Fiction d'ailleurs: automne chaud devant

 

Lorsqu'il colle directement son oeil à la serrure, l'enfant n'aperçoit qu'une "petite boule bleutée, c'est l'oeil abîmé de la vieille". Il découvre que l'on voit mieux en faisant semblant de ne pas regarder, et pratique donc, en toute indiscrétion, la flânerie visuelle dans Le Caire des années 40. Blotti dans l'ombre de son père qui l'élève seul, l'enfant savoure les plaisirs furtifs de la vie : écraser une punaise qui file sur un mur, goûter le sirop dépilatoire qu'une femme prépare avec du miel et du citron, se faire affectueusement pincer la joue par les grands lorsqu'il manque l'école. Journaliste emprisonné pendant cinq ans pour son militantisme de gauche, dans l'Egypte des années 60, Sonallah Ibrahim jette ici un regard amer sur son enfance. Déjà remarqué pour Cette odeur-là (éd. Actes Sud, 1993), où il revenait sur ses humiliations de jeunesse, l'écrivain n'est pas homme à s'épancher.

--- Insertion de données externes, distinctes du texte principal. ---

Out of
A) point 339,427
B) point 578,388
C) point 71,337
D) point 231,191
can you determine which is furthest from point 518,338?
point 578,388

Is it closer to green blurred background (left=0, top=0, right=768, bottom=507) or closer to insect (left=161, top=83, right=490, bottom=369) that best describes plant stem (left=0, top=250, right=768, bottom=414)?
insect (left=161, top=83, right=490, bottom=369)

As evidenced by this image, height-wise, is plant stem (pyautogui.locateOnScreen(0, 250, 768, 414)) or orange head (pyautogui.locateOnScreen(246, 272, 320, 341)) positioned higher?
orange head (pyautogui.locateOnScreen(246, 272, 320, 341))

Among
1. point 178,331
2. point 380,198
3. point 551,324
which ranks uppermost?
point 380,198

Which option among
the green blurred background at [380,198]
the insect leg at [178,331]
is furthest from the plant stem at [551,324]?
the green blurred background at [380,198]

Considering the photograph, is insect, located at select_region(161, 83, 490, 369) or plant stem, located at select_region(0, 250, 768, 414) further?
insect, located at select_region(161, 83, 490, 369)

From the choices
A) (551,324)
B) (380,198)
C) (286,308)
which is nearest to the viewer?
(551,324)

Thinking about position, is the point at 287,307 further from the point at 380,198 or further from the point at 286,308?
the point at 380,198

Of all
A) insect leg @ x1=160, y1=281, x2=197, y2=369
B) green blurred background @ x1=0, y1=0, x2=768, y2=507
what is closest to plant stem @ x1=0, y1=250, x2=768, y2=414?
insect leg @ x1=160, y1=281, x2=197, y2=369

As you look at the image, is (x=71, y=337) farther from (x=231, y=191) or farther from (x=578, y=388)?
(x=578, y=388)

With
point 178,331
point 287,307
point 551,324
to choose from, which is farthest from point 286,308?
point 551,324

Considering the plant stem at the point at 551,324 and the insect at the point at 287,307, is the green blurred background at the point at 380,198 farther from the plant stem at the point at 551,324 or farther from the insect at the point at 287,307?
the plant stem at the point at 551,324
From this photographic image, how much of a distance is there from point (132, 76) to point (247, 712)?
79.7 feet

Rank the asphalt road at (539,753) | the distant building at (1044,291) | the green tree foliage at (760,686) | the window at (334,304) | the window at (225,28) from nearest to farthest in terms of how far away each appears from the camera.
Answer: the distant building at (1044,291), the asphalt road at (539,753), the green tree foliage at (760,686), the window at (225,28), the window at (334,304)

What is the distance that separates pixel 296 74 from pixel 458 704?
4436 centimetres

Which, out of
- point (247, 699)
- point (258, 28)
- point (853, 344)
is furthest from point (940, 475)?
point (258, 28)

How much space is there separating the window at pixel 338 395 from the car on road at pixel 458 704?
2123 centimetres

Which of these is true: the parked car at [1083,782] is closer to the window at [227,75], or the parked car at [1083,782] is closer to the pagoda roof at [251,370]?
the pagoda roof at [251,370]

Son petit voyeur engrange les sensations, survit au vide en mémorisant l'infiniment petit. Cette technique confère au livre une force sensuelle qui atténue le désespoir ambiant. Phrases sans verbe, rêveries italiques, descriptions corporelles et alimentaires : Sonallah Ibrahim garde ce ton moderne et mordant qui a toujours été le sien. L'enfant note tout, avec une prédilection pour les mouvements de tête des adultes, comme s'il avait l'intuition que tout se joue là-haut, dans ces réservoirs à cervelle inaccessibles. Son intuition silencieuse donne une grande juvénilité à ce beau roman d'apprentissage.